If this were truly the case, who could disagree? The crux of the issue is this: Do rubrics clarify the process of sensitive response? Or do they distort, obscure, or mystify that response? And to answer that question, we need to think carefully about what we do when we read student work (when we are at our best)—and what we want from an evaluator.


Personally, I have never been able to use rubrics that establish predetermined weighting systems. I always cheat. I work backwards, determining the impression or sense I had of the writing, a unitary evaluative reaction. Then I jimmy the categories so that they fit my general reaction, hoping to escape detection. In other words, I am not thinking of multiple criteria (organization, detail, mechanics) as I read, parceling out my attention.

As I read, I feel myself in a magnetized field. I am drawn to—or released from—the text I am reading. Initially, this response is more physical than cognitive or analytic; when the text is working I feel more alert, and a good line or image propels me forward. At other times, I feel slack, unmagnetized, as if nothing is drawing me in, drawing me on. This lack of attraction may come from too little detail (or too much), from a lack of direction, absence of personality or voice, from dialogue that doesn’t reveal character, but the immediate sensation is physical. The student’s text has let me go.

The key qualities of good writing are represented as something the writing has, not does.

Rather than reveal processes like the one I have described, rubrics conceal or mystify them. They fail to reveal the narrative, moment-by-moment process of evaluation. Their formal and categorical ratings belie—or worse, short-circuit— the work of the reader. Terms like “organization” fail to clarify (or even locate) the disruption in the reader’s sense of continuity. Rubrics fail to provide a demonstration of the reading process that can later be internalized by the writer.

The very authoritative language and format of rubrics, their pretense to objectivity, hides the human act of reading. The key qualities of good writing (organization, detail, a central problem) are represented as something the writing has—rather than something the writing does.


All of this, of course, assumes that the purpose of rubrics is to convey response. More often, however, they are used to enforce uniformity of evaluation—as a preparation to test-taking. A striking example appeared in the February 2000 issue of Educational Leadership, describing the way kindergartners were prepped for a drawing test. I will quote from the article so that I might not be accused of exaggeration.

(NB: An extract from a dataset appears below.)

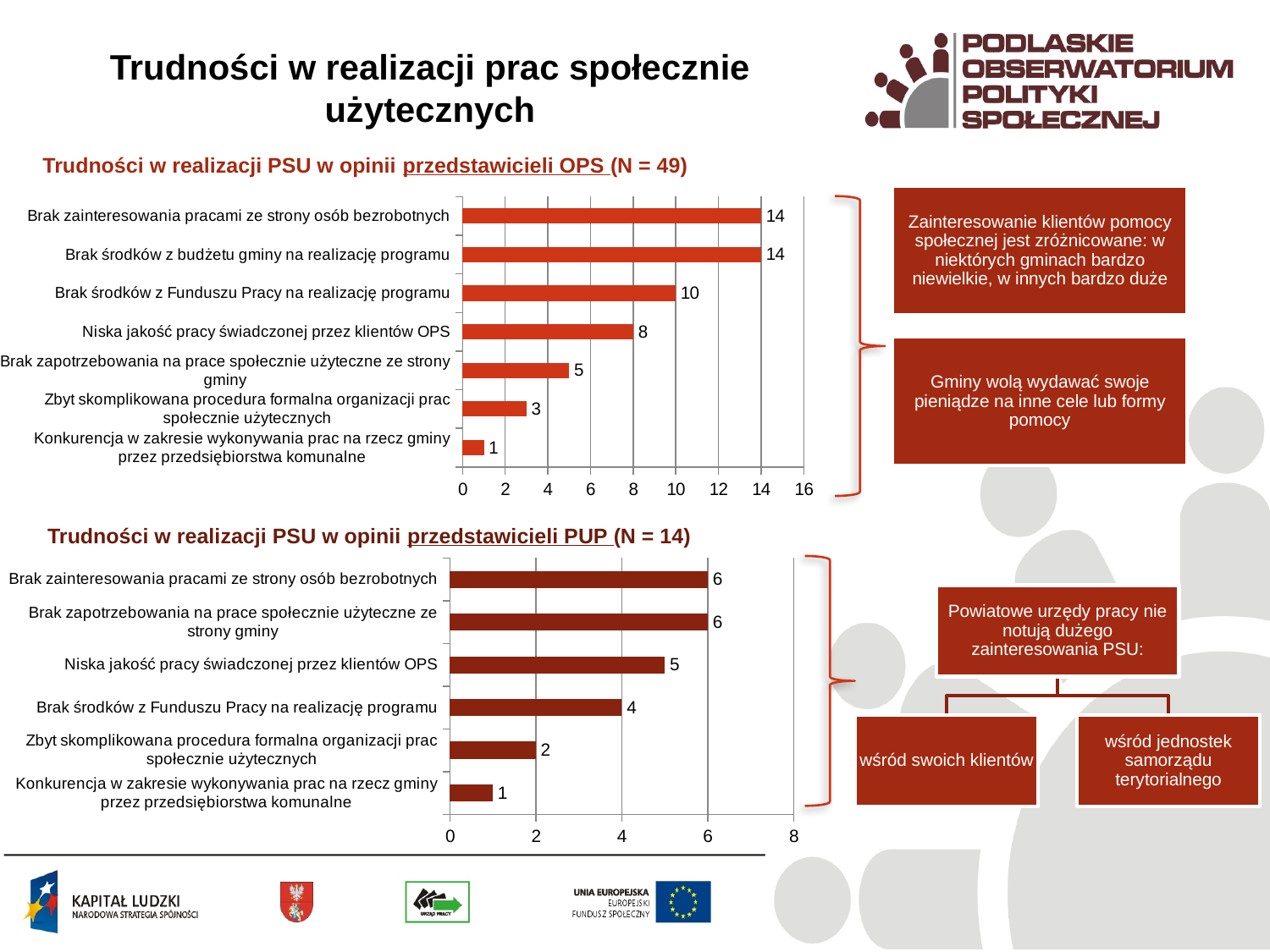
How many categories are plotted in the top chart (przedstawiciele OPS, N = 49)? 7 How many categories are plotted in the bottom chart (przedstawiciele PUP, N = 14)? 6 What type of chart is the top chart (przedstawiciele OPS, N = 49)? Bar chart In the bottom chart (przedstawiciele PUP, N = 14), what value is shown for 'Niska jakość pracy świadczonej przez klientów OPS'? 5 In the bottom chart (przedstawiciele PUP, N = 14), what is the difference between 'Brak zainteresowania pracami ze strony osób bezrobotnych' and 'Konkurencja w zakresie wykonywania prac na rzecz gminy przez przedsiębiorstwa komunalne'? 5 In the top chart (przedstawiciele OPS, N = 49), what is the difference between 'Brak zainteresowania pracami ze strony osób bezrobotnych' and 'Zbyt skomplikowana procedura formalna organizacji prac społecznie użytecznych'? 11 In the top chart (przedstawiciele OPS, N = 49), which category has the lowest value? Konkurencja w zakresie wykonywania prac na rzecz gminy przez przedsiębiorstwa komunalne In the top chart (przedstawiciele OPS, N = 49), what value is shown for 'Brak środków z Funduszu Pracy na realizację programu'? 10 In the bottom chart (przedstawiciele PUP, N = 14), which is larger: 'Brak środków z Funduszu Pracy na realizację programu' or 'Niska jakość pracy świadczonej przez klientów OPS'? Niska jakość pracy świadczonej przez klientów OPS In the bottom chart (przedstawiciele PUP, N = 14), what value is shown for 'Zbyt skomplikowana procedura formalna organizacji prac społecznie użytecznych'? 2 What is the maximum value shown on the x axis of the bottom chart (przedstawiciele PUP, N = 14)? 8 In the top chart (przedstawiciele OPS, N = 49), what value is shown for 'Niska jakość pracy świadczonej przez klientów OPS'? 8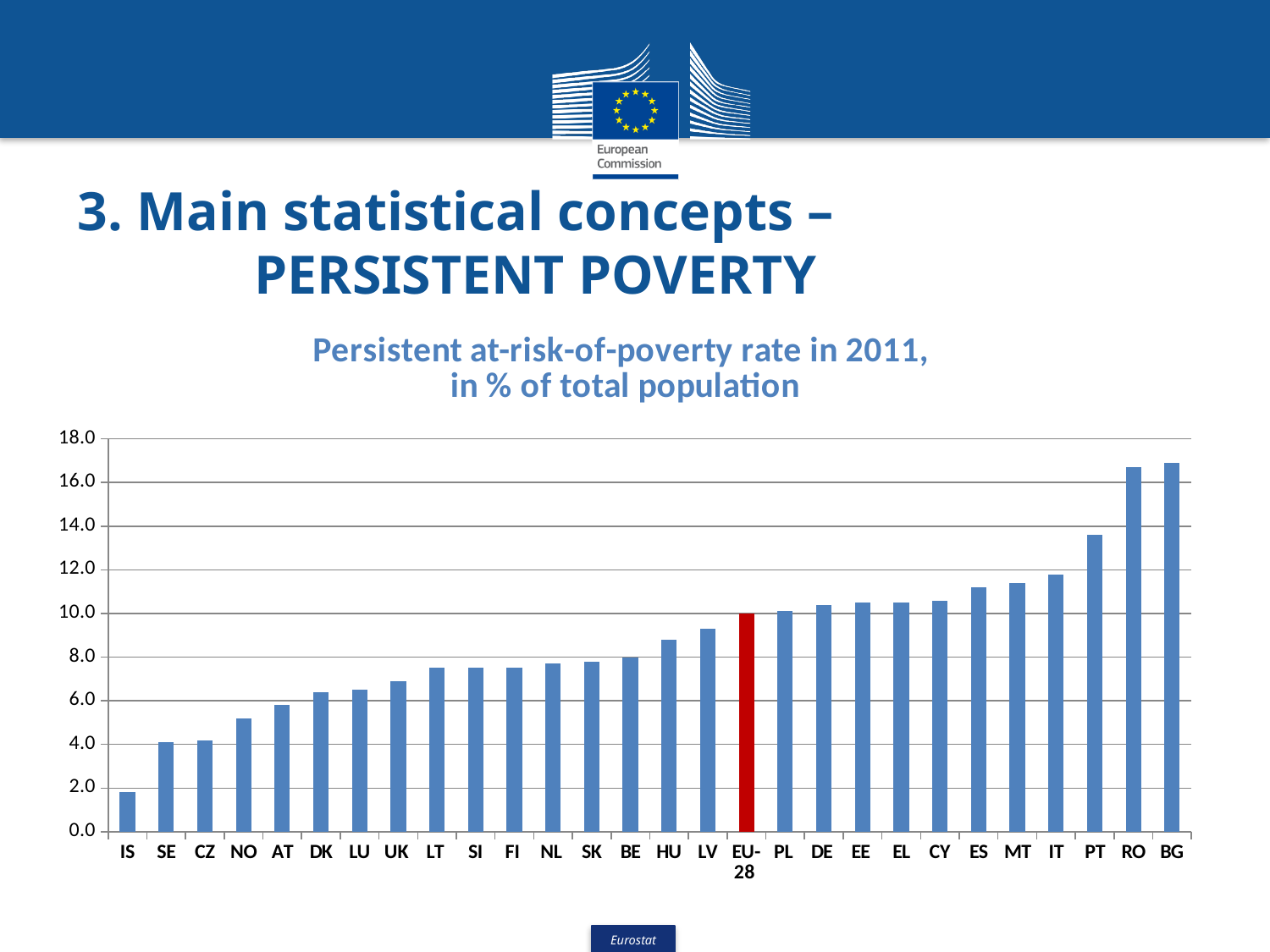
Which has the higher persistent at-risk-of-poverty rate, SE or NO? NO Is the value for DK greater or less than 8.0? less Which has the higher persistent at-risk-of-poverty rate, PT or IT? PT Is the value for PT greater or less than 12.0? greater Which bar in the chart is coloured red instead of blue? EU-28 What kind of chart is shown on the slide? bar chart Is the value for RO greater or less than 16.0? greater Do the values generally rise or fall moving from left to right along the x axis? rise Which category has the lowest persistent at-risk-of-poverty rate in the chart? IS How many countries/categories are plotted on the x axis of the chart? 28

After the teacher explained what elements of the drawing were needed to get a score of 4, she said, “Notice that this drawing shows the ground colored green and brown. There are also a tree, the sky, some clouds, and the sun.” She then showed a picture earning a 3, in which the tree, clouds, and sun were not as clearly defined. After this explanation, she asked each student to create “artwork that met the requirement of the level-4 drawing” and rate the artwork of a partner. Children spent the rest of class time “improving their drawings until all the student pictures either met the level-4 rubric or went up at least one level.”

This is not preparation—it is capitulation. This developmentally inappropriate task is presented not as educational malpractice, but as a “success” for standards-based instruction. Which only goes to prove the education writer Alfie Kohn’s point: that the standards movement is going to make satire obsolete.

Thomas Newkirk is a professor of English at the University of New Hampshire, where he directs the New Hampshire Writing Program. He also works as an acquisitions editor for Heinemann/Boynton Cook.